» Page text:
RFE/RL Armenian Report – 11/19/2020

                                        Thursday, 

Prominent General Blames Pashinian For Karabakh Defeat


Armenia - Colonel-General Movses Hakobian, chief of the Armenian army's General 
Staff, visits an army recruitment center in Yerevan, 8 January 2018.

Movses Hakobian, Armenia’s former top army general, on Thursday accused Prime 
Minister Nikol Pashinian of making disastrous decisions that allowed Azerbaijan 
to make major territorial gains during the war in Nagorno-Karabakh.

Hakobian charged in particular that three days after the outbreak of the war on 
September 27 Pashinian stopped the reinforcement of Karabakh Armenian army units 
with reservists drafted as part of a military mobilization.

“The country’s prime minister issued an order to stop the reinforcement and send 
volunteers to the frontline instead on the third day of the war,” Hakobian told 
a news conference held one day after he resigned as head of the Armenian Defense 
Ministry’s Military Oversight Service. He described Pashinian’s alleged decision 
as a “crime.”

Hakobian said that many of the volunteers sent from Armenia were poorly trained 
and could not help frontline troops struggling to repel Azerbaijani attacks. He 
claimed that more than a thousand of them deserted their units within days.

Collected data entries
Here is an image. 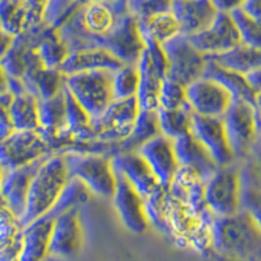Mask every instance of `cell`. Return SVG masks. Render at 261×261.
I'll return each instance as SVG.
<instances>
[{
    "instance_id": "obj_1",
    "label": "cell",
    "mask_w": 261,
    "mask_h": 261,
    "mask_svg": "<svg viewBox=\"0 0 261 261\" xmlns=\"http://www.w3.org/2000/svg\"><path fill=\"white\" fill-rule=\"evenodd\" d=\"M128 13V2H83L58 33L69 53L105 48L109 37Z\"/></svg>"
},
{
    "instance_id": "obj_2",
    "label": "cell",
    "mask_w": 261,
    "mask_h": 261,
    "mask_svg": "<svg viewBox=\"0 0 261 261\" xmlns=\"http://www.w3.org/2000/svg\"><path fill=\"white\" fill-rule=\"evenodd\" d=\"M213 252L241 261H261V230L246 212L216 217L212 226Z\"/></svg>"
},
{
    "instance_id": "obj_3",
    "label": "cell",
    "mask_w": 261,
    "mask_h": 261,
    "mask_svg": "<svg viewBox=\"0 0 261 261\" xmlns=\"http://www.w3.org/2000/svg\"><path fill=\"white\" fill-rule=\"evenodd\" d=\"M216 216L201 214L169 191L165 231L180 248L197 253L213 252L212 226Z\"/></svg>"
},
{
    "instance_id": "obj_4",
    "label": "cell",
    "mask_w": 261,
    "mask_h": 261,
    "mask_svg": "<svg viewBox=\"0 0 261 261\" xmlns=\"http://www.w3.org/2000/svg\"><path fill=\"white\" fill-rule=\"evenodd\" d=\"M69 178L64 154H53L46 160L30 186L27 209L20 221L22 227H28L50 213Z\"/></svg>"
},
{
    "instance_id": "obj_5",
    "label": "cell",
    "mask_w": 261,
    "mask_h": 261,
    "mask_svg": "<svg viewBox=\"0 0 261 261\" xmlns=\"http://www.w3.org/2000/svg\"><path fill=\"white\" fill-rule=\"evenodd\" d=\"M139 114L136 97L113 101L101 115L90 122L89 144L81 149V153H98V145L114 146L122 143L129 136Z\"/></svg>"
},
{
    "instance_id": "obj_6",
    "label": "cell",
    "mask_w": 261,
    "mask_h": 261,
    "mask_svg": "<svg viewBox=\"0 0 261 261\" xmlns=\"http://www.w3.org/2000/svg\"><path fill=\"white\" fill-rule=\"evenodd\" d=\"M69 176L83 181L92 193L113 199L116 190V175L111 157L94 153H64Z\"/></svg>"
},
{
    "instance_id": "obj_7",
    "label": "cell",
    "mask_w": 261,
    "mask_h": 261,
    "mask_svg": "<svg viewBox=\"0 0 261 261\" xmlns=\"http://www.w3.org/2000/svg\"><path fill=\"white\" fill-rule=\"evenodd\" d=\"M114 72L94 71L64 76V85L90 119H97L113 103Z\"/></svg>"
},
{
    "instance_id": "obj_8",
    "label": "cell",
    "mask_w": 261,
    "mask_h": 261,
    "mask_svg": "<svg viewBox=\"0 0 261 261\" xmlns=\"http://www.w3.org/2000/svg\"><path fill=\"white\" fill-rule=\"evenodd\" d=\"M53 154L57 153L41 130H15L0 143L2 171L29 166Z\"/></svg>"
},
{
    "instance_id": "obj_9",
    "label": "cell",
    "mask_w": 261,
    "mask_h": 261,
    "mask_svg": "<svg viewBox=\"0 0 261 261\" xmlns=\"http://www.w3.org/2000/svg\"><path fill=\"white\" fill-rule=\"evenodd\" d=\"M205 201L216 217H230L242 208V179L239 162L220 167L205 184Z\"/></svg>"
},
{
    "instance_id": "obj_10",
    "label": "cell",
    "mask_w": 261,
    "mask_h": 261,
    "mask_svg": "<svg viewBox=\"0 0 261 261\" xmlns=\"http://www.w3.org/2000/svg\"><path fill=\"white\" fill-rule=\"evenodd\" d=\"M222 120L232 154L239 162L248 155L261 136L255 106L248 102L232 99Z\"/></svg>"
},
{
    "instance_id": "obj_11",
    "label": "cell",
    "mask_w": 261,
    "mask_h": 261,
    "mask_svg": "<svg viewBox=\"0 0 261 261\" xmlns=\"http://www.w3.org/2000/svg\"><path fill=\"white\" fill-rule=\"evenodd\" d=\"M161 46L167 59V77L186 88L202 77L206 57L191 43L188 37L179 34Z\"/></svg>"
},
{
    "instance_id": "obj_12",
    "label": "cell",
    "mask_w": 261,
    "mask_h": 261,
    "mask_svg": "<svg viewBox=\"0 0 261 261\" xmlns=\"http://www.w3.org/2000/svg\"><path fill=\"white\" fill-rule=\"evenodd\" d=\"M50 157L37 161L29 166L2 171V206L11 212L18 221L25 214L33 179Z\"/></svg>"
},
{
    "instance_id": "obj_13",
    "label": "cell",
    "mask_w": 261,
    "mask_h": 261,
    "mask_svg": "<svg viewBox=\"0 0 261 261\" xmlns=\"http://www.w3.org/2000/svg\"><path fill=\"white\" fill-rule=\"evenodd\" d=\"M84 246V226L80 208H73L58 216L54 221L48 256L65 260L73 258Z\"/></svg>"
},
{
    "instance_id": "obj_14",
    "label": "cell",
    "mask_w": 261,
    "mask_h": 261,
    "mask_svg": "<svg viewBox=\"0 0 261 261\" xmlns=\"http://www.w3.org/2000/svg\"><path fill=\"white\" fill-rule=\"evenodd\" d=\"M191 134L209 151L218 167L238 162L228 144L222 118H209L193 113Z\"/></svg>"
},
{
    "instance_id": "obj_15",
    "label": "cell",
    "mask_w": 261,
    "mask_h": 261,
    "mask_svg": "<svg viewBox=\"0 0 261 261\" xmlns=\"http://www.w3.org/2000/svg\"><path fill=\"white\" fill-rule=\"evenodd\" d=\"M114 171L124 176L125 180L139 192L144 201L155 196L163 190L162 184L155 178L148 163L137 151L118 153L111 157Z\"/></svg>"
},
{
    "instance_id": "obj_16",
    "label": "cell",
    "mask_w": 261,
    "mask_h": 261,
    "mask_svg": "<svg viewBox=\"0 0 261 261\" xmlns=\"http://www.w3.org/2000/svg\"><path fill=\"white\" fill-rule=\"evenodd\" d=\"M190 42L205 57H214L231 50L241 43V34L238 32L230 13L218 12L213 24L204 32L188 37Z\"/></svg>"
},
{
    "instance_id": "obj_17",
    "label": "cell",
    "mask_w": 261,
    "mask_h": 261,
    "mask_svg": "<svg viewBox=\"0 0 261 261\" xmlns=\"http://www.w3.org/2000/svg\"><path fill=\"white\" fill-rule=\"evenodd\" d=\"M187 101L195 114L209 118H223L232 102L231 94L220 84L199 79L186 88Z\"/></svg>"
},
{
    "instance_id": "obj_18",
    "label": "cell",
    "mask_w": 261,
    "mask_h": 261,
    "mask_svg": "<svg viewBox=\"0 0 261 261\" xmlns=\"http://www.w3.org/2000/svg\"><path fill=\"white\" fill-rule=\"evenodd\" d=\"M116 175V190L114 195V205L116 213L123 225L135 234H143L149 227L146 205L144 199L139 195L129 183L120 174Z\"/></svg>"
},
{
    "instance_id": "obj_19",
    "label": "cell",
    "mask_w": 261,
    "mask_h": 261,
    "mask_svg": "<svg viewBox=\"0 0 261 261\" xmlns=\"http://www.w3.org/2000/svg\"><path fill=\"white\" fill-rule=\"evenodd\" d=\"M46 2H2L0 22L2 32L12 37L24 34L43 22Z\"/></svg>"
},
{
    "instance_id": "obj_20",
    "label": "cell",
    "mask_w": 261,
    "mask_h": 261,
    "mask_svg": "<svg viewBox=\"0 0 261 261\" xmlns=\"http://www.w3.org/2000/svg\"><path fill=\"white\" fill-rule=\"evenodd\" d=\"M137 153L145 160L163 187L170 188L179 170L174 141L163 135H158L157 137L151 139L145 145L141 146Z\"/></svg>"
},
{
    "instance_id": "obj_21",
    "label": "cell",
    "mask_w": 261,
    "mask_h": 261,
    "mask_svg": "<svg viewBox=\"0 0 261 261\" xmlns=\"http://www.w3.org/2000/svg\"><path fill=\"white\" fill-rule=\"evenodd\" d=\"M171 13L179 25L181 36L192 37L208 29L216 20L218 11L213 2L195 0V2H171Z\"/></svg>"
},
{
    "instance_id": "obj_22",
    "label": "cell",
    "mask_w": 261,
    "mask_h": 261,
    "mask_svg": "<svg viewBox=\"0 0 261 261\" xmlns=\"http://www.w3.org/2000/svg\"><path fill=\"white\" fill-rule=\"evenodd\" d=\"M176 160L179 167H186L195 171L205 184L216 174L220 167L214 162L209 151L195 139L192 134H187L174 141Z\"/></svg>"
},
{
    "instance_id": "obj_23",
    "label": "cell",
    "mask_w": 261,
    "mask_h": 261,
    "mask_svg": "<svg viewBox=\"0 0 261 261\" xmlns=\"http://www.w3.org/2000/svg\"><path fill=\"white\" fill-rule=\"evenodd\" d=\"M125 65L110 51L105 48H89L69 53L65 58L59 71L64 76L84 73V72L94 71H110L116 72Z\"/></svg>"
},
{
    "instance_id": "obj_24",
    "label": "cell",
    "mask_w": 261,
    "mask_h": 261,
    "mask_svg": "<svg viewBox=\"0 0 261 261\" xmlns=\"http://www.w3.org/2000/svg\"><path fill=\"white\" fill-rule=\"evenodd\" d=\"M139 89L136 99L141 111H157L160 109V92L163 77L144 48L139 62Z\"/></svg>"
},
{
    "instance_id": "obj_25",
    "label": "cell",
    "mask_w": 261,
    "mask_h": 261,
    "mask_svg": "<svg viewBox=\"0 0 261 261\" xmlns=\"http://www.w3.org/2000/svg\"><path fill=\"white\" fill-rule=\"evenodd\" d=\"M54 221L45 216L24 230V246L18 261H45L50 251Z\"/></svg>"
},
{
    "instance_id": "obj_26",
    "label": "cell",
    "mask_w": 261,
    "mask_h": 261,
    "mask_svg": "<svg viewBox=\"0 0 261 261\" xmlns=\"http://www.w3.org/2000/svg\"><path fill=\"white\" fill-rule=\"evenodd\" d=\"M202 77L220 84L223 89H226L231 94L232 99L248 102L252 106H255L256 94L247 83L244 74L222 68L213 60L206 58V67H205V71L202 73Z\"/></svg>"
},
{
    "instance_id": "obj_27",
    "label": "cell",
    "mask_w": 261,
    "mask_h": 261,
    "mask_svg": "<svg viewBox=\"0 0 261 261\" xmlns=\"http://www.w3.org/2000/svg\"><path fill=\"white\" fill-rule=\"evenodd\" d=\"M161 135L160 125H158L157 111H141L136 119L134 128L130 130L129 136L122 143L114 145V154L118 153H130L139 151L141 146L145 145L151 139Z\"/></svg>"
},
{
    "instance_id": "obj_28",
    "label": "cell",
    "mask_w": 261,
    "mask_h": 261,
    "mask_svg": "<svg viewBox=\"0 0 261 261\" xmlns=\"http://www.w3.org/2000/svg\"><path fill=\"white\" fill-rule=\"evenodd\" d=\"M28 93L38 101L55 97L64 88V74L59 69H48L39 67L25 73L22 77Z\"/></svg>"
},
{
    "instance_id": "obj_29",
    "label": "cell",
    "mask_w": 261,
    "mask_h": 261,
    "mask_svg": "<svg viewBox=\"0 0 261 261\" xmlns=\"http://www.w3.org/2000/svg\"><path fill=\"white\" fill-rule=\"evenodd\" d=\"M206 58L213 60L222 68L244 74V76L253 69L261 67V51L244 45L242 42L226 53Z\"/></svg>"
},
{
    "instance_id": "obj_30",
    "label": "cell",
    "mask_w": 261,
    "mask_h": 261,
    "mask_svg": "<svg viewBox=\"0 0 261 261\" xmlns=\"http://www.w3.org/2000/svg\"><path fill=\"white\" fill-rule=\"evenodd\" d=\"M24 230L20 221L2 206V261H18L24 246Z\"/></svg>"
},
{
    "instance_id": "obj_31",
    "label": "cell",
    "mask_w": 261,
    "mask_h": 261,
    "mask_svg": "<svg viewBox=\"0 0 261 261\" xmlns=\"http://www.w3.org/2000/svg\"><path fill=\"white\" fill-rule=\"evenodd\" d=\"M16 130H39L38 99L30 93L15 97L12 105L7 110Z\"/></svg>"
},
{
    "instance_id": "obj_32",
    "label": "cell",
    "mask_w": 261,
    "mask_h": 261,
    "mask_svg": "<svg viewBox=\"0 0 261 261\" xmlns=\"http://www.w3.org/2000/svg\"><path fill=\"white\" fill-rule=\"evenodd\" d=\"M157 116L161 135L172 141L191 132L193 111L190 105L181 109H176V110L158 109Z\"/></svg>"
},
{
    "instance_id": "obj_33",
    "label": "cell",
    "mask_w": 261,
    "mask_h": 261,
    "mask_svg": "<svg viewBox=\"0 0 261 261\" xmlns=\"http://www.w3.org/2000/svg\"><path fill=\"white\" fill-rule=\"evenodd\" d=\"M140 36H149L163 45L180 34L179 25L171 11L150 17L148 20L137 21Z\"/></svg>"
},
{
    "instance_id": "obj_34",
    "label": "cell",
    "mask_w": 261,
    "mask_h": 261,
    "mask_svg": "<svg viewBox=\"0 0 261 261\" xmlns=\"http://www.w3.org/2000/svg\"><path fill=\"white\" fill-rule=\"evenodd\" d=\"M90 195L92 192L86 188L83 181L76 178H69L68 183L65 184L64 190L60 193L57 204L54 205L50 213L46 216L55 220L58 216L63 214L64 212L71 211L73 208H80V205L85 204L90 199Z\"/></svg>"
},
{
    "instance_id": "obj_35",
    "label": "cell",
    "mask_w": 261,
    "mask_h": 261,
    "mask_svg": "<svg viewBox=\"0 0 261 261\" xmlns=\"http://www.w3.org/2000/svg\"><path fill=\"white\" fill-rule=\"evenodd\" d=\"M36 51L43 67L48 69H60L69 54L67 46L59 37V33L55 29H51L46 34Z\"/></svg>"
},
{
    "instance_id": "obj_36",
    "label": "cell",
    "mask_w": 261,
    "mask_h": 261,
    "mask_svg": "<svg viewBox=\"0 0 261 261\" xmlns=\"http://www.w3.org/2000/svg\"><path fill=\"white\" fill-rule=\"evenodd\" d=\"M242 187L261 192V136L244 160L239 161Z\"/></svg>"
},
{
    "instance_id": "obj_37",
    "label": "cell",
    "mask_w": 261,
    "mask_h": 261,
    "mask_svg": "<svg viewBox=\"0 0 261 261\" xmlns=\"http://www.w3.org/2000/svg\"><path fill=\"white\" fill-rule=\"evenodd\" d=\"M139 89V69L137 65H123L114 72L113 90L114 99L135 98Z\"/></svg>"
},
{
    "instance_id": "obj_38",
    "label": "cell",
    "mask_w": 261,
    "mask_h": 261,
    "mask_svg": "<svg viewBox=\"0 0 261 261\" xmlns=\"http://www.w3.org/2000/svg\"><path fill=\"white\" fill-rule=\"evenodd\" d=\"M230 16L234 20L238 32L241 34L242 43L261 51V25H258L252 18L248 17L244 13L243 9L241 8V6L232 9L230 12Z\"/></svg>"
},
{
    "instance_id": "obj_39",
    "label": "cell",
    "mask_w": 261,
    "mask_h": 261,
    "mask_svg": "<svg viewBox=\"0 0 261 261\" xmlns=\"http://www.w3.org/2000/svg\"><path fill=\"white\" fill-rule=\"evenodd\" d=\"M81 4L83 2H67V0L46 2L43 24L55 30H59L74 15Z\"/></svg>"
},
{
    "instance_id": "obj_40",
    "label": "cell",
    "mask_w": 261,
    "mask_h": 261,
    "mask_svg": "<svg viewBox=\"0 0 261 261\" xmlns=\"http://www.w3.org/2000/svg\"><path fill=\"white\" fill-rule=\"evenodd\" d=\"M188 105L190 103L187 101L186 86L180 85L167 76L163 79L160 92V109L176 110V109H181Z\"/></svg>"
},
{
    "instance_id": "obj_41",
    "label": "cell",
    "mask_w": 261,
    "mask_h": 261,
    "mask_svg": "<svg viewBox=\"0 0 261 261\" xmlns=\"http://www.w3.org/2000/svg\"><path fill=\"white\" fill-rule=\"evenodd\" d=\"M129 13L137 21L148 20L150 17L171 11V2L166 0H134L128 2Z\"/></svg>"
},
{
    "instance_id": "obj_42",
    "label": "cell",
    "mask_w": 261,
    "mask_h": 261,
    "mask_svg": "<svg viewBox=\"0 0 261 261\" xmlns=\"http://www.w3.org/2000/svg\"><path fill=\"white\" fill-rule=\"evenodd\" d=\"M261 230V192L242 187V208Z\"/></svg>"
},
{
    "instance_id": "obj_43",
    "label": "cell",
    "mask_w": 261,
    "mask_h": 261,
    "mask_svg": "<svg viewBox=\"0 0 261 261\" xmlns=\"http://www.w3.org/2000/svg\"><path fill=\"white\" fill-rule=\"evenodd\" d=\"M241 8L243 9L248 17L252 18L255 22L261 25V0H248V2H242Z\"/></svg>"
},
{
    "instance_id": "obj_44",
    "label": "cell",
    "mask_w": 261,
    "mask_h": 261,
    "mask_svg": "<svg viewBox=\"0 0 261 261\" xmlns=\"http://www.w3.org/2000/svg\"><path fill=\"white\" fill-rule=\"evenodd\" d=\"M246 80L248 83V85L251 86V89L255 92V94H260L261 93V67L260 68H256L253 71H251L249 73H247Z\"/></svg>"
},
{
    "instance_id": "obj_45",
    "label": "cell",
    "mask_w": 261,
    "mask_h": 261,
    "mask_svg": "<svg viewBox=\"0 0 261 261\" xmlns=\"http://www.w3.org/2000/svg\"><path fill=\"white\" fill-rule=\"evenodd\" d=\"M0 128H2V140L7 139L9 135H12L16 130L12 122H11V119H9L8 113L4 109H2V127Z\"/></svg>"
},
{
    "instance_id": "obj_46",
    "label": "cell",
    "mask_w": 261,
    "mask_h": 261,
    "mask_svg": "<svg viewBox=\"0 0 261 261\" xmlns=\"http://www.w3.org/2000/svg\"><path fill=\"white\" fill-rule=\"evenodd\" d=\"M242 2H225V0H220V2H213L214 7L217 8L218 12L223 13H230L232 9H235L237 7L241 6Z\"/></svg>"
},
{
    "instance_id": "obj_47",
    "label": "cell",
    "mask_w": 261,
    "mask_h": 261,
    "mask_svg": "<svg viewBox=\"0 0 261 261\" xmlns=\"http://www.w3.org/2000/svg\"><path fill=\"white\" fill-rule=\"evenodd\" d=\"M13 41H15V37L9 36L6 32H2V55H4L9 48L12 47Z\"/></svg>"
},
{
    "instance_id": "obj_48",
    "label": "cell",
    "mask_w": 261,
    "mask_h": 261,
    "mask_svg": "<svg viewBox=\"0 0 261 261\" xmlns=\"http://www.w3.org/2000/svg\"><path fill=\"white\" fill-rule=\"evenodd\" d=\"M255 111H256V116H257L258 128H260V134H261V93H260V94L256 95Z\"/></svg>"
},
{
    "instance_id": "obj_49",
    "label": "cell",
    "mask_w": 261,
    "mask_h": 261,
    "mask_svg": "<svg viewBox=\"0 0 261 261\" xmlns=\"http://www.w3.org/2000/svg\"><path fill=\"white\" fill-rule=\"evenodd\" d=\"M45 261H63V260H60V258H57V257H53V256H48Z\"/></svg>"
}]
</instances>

» What this exercise asks:
1: Replace "Pashinian" with "Pashinyan" and write out the part of the Karabakh article that opens with the words containing "RFE/RL Armenian Report" and closes with "war in Nagorno-Karabakh.".
2: Write the next part of the Karabakh article, picking up after its last sentence.
The listing has nothing to do with the Karabakh article.

» Exercise responses:
1:
RFE/RL Armenian Report – 11/19/2020

                                        Thursday, 

Prominent General Blames Pashinyan For Karabakh Defeat


Armenia - Colonel-General Movses Hakobian, chief of the Armenian army's General 
Staff, visits an army recruitment center in Yerevan, 8 January 2018.

Movses Hakobian, Armenia’s former top army general, on Thursday accused Prime 
Minister Nikol Pashinyan of making disastrous decisions that allowed Azerbaijan 
to make major territorial gains during the war in Nagorno-Karabakh.

2:
“Officials responsible for that process cannot deny this and they know that they 
will eventually be held accountable for not performing that [reinforcement] 
function. The conversation was recorded,” he said without elaborating.

Pashinian was quick to strongly deny the allegations through his press 
secretary, Mane Gevorgian.

“I think that Armenian law-enforcement bodies must investigate all statements 
made by Mr. Hakobian and that they must be clarified and evaluated one by one,” 
said Gevorgian.

Prosecutor-General Artur Davtian said afterwards that his office has sent video 
of the Karabakh-born general’s news conference to the Special Investigative 
Service for examination.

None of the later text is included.